**Exercise details**
In the records below, set out everything from the line containing "What quantity of" down to the line containing "3603 centimetres" as a Markdown table with the columns Row and Record line. Number each line in order and omit blank lines.

Spatial relationship records
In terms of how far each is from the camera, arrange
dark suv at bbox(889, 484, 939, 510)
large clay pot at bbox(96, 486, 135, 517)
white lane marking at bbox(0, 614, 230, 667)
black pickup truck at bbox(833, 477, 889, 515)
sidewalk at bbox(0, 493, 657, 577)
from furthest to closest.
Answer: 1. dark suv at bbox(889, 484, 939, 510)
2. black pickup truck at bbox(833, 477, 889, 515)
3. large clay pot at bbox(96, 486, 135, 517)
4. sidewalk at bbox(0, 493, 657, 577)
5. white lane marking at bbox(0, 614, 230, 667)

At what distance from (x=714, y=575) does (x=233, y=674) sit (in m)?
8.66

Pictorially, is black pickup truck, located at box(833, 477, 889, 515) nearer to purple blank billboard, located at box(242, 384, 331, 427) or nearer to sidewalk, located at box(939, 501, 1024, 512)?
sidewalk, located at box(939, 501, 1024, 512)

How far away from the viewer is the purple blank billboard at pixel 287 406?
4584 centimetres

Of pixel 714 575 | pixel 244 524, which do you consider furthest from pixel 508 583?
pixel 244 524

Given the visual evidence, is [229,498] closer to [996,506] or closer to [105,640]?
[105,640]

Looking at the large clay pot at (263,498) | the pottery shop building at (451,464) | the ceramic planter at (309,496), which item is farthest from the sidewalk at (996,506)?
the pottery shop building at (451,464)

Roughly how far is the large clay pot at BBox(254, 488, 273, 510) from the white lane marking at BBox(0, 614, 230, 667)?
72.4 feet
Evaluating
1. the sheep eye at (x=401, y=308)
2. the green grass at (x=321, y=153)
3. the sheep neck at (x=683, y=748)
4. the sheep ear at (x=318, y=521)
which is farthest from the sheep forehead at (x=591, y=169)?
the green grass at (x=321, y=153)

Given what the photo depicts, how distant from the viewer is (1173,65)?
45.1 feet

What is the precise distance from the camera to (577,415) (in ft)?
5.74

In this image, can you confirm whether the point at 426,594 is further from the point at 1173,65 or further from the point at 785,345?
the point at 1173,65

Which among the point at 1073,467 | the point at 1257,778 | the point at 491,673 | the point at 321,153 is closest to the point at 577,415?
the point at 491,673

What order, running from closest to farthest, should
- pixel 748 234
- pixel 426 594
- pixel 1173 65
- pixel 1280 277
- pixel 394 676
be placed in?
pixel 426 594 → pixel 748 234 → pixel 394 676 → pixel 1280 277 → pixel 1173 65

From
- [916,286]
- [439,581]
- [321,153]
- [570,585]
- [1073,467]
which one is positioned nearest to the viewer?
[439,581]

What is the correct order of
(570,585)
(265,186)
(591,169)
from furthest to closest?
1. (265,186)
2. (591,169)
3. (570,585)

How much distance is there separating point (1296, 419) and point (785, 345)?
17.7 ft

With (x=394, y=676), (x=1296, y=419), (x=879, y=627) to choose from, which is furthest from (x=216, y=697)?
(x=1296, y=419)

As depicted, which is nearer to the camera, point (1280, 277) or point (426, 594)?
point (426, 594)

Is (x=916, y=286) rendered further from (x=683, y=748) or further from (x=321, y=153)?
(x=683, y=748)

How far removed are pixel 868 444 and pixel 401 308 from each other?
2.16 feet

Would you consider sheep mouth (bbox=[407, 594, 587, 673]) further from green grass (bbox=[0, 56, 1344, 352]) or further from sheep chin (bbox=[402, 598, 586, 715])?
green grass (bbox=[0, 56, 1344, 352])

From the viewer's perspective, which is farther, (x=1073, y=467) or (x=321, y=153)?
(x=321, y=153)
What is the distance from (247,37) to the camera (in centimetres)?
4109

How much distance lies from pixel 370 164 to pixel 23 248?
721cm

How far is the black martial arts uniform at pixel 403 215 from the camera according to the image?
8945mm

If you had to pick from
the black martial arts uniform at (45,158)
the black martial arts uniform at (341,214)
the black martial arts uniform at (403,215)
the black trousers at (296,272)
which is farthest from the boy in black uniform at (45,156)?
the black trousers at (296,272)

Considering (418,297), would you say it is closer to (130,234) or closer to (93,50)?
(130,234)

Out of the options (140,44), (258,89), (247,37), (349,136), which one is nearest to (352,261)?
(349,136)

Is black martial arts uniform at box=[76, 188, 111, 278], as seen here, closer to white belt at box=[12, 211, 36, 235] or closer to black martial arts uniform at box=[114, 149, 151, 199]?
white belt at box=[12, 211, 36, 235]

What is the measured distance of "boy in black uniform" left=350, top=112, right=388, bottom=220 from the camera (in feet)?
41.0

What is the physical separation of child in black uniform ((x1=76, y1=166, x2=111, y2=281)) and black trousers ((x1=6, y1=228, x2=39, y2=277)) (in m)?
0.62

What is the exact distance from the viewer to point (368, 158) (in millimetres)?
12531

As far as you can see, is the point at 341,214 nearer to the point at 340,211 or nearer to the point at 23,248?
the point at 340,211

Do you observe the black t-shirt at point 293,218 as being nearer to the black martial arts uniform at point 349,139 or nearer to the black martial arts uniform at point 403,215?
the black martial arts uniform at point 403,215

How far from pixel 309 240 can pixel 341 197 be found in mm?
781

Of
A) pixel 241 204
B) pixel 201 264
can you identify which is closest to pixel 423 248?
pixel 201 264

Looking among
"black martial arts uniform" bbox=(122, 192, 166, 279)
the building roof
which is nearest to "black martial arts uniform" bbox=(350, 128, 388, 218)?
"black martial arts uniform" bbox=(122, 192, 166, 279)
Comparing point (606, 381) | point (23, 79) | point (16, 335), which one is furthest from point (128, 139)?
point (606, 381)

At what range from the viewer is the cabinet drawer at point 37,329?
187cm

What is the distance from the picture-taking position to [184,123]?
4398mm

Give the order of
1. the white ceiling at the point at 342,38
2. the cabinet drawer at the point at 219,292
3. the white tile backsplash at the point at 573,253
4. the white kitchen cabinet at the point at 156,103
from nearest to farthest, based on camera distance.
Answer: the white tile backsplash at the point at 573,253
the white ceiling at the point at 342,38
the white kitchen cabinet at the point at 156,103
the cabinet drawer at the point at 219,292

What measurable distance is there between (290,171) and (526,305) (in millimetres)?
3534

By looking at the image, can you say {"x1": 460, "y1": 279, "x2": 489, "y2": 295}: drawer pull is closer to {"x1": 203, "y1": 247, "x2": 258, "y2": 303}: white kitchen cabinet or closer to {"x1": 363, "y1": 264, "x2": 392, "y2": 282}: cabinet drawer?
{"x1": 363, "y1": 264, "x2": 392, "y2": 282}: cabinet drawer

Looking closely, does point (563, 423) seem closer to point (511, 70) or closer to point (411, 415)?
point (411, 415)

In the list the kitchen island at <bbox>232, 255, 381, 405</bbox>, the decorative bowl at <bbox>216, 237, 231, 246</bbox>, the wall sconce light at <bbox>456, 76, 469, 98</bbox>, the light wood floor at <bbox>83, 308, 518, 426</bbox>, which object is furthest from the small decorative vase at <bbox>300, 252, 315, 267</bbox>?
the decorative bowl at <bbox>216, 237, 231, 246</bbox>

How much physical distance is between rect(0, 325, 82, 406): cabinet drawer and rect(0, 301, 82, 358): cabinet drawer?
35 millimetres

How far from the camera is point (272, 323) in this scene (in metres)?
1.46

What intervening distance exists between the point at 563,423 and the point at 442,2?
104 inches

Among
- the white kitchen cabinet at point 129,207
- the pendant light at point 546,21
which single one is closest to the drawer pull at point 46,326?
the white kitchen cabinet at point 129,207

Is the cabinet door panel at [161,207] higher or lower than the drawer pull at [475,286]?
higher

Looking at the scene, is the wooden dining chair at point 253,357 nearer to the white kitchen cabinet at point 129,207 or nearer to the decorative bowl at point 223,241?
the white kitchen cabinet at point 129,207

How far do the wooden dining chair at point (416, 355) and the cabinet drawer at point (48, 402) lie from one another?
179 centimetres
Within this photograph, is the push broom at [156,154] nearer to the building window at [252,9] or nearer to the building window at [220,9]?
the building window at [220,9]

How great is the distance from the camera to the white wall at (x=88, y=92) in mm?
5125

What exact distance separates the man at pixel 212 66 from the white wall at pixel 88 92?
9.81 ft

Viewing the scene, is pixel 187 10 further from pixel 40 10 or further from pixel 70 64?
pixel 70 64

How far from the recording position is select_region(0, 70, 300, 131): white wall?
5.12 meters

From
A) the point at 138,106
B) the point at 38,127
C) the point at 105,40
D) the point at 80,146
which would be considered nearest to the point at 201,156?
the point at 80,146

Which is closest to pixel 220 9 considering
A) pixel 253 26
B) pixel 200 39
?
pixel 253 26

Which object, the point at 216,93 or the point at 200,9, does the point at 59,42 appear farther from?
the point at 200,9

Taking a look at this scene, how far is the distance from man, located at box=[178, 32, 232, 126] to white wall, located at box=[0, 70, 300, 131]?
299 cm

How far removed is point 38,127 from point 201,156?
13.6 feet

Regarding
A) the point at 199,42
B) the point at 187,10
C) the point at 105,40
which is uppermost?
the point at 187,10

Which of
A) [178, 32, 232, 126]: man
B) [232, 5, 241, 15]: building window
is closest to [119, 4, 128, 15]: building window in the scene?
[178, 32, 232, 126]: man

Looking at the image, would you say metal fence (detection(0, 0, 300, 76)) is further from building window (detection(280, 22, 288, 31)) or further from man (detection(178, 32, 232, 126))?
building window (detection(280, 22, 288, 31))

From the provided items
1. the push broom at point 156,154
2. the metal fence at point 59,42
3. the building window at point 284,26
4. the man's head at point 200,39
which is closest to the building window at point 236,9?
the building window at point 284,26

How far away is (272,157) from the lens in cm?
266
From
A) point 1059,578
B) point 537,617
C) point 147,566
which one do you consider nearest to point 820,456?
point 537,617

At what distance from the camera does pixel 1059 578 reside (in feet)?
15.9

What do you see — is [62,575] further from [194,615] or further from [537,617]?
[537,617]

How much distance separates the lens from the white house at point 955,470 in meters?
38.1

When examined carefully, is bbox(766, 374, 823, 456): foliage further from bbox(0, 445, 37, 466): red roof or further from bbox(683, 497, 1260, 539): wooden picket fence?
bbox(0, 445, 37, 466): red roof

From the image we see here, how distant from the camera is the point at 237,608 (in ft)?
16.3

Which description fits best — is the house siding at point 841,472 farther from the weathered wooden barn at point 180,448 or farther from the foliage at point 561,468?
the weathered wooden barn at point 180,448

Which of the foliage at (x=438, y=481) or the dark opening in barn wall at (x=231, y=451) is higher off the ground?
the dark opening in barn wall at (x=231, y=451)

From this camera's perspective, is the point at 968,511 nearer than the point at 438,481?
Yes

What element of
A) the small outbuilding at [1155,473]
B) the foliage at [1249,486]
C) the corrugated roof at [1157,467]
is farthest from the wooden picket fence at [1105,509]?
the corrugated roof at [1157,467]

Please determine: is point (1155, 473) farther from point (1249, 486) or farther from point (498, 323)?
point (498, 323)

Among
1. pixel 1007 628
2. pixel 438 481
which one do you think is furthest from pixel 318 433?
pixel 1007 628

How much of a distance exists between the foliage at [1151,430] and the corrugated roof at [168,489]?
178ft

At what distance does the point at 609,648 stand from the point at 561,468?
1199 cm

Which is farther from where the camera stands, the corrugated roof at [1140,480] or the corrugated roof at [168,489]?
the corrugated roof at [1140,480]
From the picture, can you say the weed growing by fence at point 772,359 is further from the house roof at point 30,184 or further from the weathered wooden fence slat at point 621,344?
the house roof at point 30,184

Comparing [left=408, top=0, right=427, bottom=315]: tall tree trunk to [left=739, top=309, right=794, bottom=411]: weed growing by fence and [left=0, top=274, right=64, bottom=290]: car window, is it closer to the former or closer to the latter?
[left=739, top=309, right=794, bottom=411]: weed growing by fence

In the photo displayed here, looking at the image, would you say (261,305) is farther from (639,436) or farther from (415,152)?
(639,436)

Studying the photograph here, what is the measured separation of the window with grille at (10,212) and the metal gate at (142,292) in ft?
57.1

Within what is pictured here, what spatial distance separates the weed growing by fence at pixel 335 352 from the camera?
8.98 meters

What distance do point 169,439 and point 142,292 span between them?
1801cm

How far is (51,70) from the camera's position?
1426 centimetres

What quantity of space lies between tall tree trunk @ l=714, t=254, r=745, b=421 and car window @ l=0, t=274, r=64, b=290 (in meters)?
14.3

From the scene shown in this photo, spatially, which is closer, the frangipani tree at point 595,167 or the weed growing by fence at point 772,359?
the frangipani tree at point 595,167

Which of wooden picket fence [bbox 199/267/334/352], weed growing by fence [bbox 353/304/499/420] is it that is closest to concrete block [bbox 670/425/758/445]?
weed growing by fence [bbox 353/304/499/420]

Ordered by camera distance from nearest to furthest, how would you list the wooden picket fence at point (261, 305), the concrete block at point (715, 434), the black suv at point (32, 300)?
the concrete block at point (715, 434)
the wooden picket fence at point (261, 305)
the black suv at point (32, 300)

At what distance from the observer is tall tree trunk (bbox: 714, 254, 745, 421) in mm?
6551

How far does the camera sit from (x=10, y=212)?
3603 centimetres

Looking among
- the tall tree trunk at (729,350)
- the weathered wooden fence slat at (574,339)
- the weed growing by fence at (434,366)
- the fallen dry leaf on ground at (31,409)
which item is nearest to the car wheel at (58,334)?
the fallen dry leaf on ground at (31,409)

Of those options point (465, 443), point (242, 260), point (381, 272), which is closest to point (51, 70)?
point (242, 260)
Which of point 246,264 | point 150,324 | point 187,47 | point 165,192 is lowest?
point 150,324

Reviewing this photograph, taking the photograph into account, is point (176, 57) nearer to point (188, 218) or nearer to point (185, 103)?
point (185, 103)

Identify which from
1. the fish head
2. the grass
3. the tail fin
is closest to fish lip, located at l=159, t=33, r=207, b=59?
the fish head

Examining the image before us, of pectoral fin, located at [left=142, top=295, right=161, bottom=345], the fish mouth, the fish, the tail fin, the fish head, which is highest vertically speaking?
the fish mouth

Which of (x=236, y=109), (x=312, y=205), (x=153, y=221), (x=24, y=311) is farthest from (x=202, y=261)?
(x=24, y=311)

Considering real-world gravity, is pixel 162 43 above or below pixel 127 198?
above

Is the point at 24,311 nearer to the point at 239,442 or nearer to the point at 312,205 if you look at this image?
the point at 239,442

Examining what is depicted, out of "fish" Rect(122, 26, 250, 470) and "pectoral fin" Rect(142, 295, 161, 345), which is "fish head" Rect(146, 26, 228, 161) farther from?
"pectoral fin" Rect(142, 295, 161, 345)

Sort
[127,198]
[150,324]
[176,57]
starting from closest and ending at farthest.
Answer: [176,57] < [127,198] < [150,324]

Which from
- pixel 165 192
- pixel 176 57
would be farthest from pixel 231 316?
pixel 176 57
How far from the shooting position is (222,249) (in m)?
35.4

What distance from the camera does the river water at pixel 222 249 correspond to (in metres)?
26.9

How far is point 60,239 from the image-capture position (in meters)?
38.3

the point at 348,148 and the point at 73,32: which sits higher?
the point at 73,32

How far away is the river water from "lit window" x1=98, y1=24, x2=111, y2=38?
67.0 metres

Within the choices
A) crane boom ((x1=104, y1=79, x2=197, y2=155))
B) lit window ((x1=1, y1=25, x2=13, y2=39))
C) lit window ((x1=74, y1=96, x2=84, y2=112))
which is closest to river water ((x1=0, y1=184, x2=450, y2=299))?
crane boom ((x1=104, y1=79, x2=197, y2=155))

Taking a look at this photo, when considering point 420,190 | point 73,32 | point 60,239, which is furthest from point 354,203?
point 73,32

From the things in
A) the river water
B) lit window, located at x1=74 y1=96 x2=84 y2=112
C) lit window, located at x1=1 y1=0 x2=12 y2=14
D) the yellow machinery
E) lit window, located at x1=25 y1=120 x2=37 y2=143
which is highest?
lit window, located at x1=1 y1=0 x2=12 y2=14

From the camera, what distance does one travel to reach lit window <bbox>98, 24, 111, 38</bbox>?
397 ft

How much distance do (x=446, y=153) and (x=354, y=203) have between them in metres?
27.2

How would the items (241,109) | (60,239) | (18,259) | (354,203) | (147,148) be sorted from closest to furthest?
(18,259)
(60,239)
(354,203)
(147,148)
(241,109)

**Solution for this task**
| Row | Record line |
|---|---|
| 1 | What quantity of space lies between tall tree trunk @ l=714, t=254, r=745, b=421 and car window @ l=0, t=274, r=64, b=290 (in meters)? |
| 2 | 14.3 |
| 3 | From the scene shown in this photo, spatially, which is closer, the frangipani tree at point 595,167 or the weed growing by fence at point 772,359? |
| 4 | the frangipani tree at point 595,167 |
| 5 | Which of wooden picket fence [bbox 199/267/334/352], weed growing by fence [bbox 353/304/499/420] is it that is closest to concrete block [bbox 670/425/758/445]? |
| 6 | weed growing by fence [bbox 353/304/499/420] |
| 7 | Ordered by camera distance from nearest to furthest, how would you list the wooden picket fence at point (261, 305), the concrete block at point (715, 434), the black suv at point (32, 300)? |
| 8 | the concrete block at point (715, 434) |
| 9 | the wooden picket fence at point (261, 305) |
| 10 | the black suv at point (32, 300) |
| 11 | At what distance from the observer is tall tree trunk (bbox: 714, 254, 745, 421) in mm? |
| 12 | 6551 |
| 13 | How far does the camera sit from (x=10, y=212)? |
| 14 | 3603 centimetres |